621 Views Asked by At

Let $X$ be an integrable random variable on $(\Omega, \mathfrak A, P)$.

I've learned that for an event $A$ of non-zero probability, $$ E(X|A) = \int X(\omega) \,dP(\omega|A) = \frac{1}{P(A)}\int_A X \,dP,\tag 1 $$ where $P(\cdot|A)$ is the probability measure on $\mathfrak A$ given by $B\mapsto P(B \cap A)/P(A).$

Moreover, for a sub-sigma algebra $\mathfrak C \subset \mathfrak A,$ $E(X|\mathfrak C)$ is (a.s. uniquely) defined as an integrable function satisfying

  1. $E(X|\mathfrak C)$ is $\mathfrak C$-measurable
  2. $\forall C \in \mathfrak C,\, \int_C E(X|\mathfrak C) \,dP = \int_C X \,dP.$

For integrable random variables $X, Y,\,$ $E(X|Y)$ is defined as $E(X|\sigma(Y)).$

But very often I see something like $E(X|Y=y)$ written. If $P(Y=y)>0$ this reduces to $(1)$ but if $Y$ is, for example, continuous w.r.t. Lebesgue-measure, then this doesn't work.

Is there a general definition of $E(X|Y=y)$ which works for discrete and continuous $Y$ and in the case where $Y$ may not have a density?

1

There are 1 best solutions below

5
On BEST ANSWER

A piece of your own, quite lucid, exposition whose importance might have escaped you is the fact that, since the random variable $E(X\mid Y)$ is, by definition, $\sigma(Y)$-measurable, there exists some measurable function $g$ such that $E(X\mid Y)=g(Y)$ almost surely. Then, indeed, it is customary to set $E(X\mid Y=y)=g(y)$ for every $y$.

But note this: if some function $g$ fits the bill, every other measurable function $\bar g$ such that $\bar g=g$ $P_Y$-almost surely, also does. Hence $E(X\mid Y=y)$ is not uniquely defined, pointwise. That is, except at the points $y$ such that $P(Y=y)\ne0$, and then $E(X\mid Y=y)=E(X\mathbf 1_{Y=y})/P(Y=y)$, so all is well.

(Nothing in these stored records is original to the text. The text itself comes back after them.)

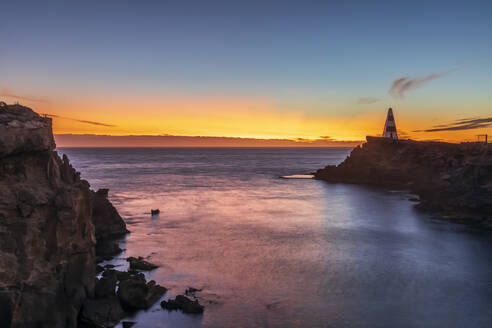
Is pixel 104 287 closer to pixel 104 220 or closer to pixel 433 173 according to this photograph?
pixel 104 220

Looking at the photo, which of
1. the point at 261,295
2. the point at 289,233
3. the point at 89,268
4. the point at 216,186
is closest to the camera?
the point at 89,268

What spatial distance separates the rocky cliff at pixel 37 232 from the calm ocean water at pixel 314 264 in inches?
165

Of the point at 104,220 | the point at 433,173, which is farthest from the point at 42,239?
the point at 433,173

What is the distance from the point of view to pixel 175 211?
47.2 metres

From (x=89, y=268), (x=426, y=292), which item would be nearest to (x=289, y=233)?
(x=426, y=292)

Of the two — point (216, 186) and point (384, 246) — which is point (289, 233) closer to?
point (384, 246)

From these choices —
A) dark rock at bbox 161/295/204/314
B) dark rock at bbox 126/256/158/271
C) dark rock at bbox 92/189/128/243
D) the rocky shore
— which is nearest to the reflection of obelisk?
the rocky shore

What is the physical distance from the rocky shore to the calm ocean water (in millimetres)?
3701

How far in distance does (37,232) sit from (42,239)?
0.38 m

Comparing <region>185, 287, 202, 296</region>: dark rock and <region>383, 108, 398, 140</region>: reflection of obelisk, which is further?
<region>383, 108, 398, 140</region>: reflection of obelisk

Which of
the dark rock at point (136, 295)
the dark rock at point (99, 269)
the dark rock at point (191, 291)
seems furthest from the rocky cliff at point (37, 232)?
the dark rock at point (99, 269)

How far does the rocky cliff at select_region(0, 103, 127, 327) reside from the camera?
12438 millimetres

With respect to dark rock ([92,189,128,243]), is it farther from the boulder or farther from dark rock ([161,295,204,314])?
dark rock ([161,295,204,314])

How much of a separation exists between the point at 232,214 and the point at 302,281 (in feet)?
78.2
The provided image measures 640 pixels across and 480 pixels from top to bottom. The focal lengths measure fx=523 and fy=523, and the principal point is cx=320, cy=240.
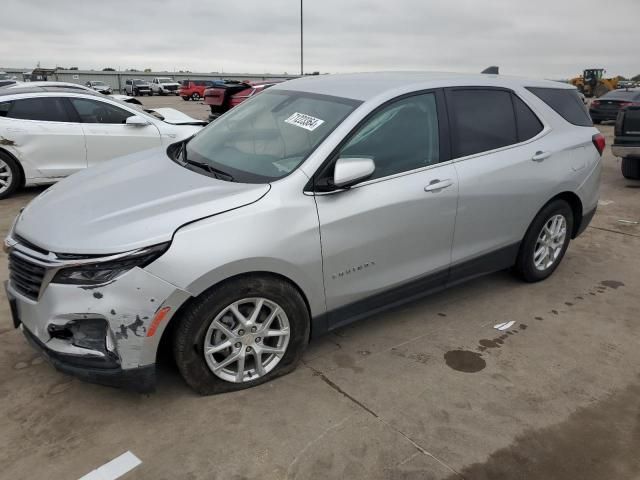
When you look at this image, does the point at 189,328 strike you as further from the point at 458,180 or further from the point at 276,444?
the point at 458,180

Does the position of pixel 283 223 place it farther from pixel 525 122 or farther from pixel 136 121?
pixel 136 121

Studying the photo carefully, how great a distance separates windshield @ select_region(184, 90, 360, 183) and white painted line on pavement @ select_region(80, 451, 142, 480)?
61.2 inches

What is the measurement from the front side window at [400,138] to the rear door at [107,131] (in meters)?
5.50

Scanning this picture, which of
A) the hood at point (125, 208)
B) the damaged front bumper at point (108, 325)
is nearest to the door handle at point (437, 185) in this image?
the hood at point (125, 208)

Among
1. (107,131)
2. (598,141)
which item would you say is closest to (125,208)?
(598,141)

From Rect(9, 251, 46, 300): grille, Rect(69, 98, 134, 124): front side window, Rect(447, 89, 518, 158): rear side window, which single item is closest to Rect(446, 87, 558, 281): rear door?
Rect(447, 89, 518, 158): rear side window

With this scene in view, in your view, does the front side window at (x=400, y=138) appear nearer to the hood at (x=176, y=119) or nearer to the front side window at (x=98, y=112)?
the front side window at (x=98, y=112)

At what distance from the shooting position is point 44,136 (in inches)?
281

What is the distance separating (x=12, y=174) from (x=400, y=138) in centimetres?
602

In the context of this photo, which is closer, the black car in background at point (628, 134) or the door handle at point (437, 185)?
the door handle at point (437, 185)

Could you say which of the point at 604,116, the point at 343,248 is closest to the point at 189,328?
the point at 343,248

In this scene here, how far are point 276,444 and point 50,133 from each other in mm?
6261

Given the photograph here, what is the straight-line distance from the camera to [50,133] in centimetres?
717

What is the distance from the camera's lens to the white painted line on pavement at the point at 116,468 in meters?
2.38
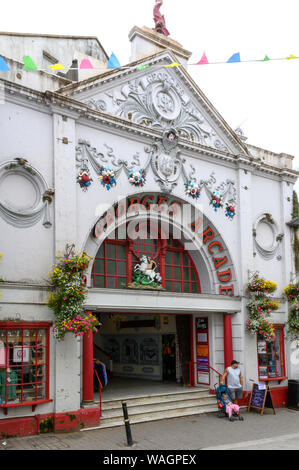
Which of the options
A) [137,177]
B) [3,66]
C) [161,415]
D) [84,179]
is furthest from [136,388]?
[3,66]

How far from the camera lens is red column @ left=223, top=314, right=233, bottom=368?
1416cm

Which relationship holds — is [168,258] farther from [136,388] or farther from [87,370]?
[87,370]


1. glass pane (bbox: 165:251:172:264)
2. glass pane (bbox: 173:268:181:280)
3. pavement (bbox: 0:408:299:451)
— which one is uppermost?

This latitude in the choice of the function $g$ reflects the fact that the random variables $E(X\mid Y)$ can only be defined up to $P$-null sets and that, rigorously speaking, one should always write that $E(X\mid Y)=g(Y)$ almost surely, instead of simply that $E(X\mid Y)=g(Y)$.

Then, $E(X\mid Y)=g(Y)$ almost surely, $E(X\mid Y)=\bar g(Y)$ almost surely, and $g(Y)=\bar g(Y)$ almost surely (this is what the hypothesis that $g=\bar g$ $P_Y$-almost surely, amounts to), hence the latitude mentioned above does not lead to a contradiction.

This also explains why one rarely sees formulas involving $E(X\mid Y=y)$ in measure theoretic probability lectures, but always random variables $E(X\mid Y)$, uniquely defined up to $P$-null sets.

Example: Consider $X=Y$ uniform on $(0,1)$, then $g$ the identity function works, but also the function $\bar g:\mathbb R\to\mathbb R$ defined by $\bar g(y)=y\mathbb 1_{y\notin\mathbb Q}$. Then $g(y)\ne\bar g(y)$ for every rational number $y\ne0$. One sees that, for each specific $y$ such that $P(Y=y)=0$, the value of $g(y)=E(X\mid Y=y)$ can be anything without failing the definition. In the end, the only property that matters is that $E(X\mathbb 1_{Y\in B})=E(g(Y)\mathbb 1_{Y\in B})$ for every Borel set $B$ of $\mathbb R$.